EXCERPTED RECORDS ▸
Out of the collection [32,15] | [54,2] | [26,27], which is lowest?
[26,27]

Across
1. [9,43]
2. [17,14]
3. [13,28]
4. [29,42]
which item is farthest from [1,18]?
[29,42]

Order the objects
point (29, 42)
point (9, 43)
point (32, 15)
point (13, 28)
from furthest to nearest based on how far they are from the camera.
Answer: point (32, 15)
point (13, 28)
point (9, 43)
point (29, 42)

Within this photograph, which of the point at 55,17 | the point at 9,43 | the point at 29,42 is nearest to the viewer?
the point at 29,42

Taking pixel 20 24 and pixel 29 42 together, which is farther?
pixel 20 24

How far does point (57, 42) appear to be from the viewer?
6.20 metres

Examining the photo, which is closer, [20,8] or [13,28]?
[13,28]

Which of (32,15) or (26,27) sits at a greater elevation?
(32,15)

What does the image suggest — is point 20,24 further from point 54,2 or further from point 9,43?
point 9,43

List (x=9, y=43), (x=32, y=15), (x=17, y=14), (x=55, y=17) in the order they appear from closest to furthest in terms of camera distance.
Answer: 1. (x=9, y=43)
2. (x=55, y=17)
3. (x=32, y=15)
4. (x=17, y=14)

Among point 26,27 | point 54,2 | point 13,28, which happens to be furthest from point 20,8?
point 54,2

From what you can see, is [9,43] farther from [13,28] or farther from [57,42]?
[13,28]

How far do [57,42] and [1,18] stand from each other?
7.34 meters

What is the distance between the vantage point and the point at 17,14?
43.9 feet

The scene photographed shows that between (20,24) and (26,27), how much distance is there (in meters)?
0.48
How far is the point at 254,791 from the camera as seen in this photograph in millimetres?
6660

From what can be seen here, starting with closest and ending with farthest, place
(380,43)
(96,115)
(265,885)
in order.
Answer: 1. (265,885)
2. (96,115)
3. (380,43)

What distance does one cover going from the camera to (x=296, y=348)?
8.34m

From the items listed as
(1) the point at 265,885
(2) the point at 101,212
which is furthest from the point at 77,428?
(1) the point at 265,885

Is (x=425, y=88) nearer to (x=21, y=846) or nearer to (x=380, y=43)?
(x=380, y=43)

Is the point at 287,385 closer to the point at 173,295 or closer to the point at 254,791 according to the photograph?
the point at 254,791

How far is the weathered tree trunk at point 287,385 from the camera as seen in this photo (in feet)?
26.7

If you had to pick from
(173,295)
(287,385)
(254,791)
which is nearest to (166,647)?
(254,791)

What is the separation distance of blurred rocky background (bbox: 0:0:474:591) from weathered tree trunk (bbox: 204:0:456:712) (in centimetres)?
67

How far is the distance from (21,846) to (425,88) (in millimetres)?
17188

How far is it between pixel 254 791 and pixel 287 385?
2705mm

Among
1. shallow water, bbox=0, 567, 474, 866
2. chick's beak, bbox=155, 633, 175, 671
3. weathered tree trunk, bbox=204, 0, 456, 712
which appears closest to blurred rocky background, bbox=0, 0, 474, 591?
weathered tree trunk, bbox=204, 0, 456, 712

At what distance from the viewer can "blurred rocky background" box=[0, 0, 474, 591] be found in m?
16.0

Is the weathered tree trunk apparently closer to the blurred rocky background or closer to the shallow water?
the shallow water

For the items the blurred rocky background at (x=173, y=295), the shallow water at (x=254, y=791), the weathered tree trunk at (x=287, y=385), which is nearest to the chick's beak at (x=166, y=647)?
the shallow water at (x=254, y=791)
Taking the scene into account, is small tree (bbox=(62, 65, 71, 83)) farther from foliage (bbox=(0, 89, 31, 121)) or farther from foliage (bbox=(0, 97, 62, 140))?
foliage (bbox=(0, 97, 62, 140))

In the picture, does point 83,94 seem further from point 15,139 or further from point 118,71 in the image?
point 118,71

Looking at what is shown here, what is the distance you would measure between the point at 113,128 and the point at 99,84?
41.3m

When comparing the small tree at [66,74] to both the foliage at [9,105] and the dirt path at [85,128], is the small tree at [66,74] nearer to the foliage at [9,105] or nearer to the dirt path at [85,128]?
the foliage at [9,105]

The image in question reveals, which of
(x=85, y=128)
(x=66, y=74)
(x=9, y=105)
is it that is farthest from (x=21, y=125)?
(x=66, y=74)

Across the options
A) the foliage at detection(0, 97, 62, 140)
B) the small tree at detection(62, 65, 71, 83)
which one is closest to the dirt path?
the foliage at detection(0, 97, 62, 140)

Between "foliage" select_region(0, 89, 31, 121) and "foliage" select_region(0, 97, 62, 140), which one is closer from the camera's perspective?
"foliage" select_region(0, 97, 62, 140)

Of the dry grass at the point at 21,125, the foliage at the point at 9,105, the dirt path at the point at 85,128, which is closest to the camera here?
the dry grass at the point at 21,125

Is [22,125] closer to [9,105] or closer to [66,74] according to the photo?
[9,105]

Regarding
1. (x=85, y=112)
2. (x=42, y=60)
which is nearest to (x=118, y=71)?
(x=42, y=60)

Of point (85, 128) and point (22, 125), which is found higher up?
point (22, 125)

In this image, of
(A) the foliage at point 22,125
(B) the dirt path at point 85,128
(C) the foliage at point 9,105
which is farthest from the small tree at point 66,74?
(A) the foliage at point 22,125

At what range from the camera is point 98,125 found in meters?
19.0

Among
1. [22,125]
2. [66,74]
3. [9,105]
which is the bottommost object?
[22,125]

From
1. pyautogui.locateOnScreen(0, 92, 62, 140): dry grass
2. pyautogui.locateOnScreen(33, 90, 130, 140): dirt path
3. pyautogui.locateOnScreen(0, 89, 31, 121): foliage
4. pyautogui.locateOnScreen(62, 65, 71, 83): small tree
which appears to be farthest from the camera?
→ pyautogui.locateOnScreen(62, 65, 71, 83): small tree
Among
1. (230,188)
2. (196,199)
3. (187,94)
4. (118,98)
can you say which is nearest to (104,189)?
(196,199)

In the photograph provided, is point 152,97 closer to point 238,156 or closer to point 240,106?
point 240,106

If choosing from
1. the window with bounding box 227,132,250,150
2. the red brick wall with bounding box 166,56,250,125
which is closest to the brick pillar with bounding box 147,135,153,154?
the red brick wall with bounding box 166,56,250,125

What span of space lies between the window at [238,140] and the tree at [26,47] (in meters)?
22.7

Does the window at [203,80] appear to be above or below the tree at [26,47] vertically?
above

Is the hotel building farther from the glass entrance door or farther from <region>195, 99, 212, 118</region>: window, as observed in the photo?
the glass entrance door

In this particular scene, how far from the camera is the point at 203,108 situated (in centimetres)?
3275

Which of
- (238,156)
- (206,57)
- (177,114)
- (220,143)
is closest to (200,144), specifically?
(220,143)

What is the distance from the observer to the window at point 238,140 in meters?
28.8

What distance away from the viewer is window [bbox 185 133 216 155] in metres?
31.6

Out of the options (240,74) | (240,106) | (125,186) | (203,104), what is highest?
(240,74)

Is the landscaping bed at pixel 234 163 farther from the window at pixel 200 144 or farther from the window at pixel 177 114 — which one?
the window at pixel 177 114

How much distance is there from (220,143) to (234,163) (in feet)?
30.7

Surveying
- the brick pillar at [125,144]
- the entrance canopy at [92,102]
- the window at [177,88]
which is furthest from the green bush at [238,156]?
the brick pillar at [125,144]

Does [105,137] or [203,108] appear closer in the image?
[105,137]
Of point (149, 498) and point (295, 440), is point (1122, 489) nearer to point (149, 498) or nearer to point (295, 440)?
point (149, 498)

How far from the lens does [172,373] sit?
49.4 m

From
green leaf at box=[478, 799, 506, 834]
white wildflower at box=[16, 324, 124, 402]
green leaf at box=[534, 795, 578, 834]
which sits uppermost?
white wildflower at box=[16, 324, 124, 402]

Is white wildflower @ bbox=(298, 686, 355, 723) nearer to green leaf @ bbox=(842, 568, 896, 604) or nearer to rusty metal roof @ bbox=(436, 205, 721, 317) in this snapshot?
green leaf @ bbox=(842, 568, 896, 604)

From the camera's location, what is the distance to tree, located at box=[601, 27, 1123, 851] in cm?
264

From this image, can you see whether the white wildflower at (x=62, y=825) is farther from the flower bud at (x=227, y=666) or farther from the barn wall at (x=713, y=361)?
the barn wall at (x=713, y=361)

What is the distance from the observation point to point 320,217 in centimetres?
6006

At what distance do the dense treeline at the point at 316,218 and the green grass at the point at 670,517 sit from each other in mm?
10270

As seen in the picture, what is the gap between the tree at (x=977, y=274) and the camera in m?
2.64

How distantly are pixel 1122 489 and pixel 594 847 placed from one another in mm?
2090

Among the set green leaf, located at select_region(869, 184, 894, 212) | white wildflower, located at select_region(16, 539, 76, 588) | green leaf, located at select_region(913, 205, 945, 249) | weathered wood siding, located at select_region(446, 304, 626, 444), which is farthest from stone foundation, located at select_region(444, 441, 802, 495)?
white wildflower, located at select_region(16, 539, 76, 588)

WHAT TO PRODUCE ▸ Recast the stretch from the line containing "As seen in the" through the end of the records as a numbered list, leaving out blank lines.

EXERCISE SOLUTION ▸
1. As seen in the picture, what is the gap between the tree at (x=977, y=274) and the camera in m?
2. 2.64
3. How distantly are pixel 1122 489 and pixel 594 847 placed from one another in mm?
4. 2090
5. Among the set green leaf, located at select_region(869, 184, 894, 212) | white wildflower, located at select_region(16, 539, 76, 588) | green leaf, located at select_region(913, 205, 945, 249) | weathered wood siding, located at select_region(446, 304, 626, 444), which is farthest from stone foundation, located at select_region(444, 441, 802, 495)?
6. white wildflower, located at select_region(16, 539, 76, 588)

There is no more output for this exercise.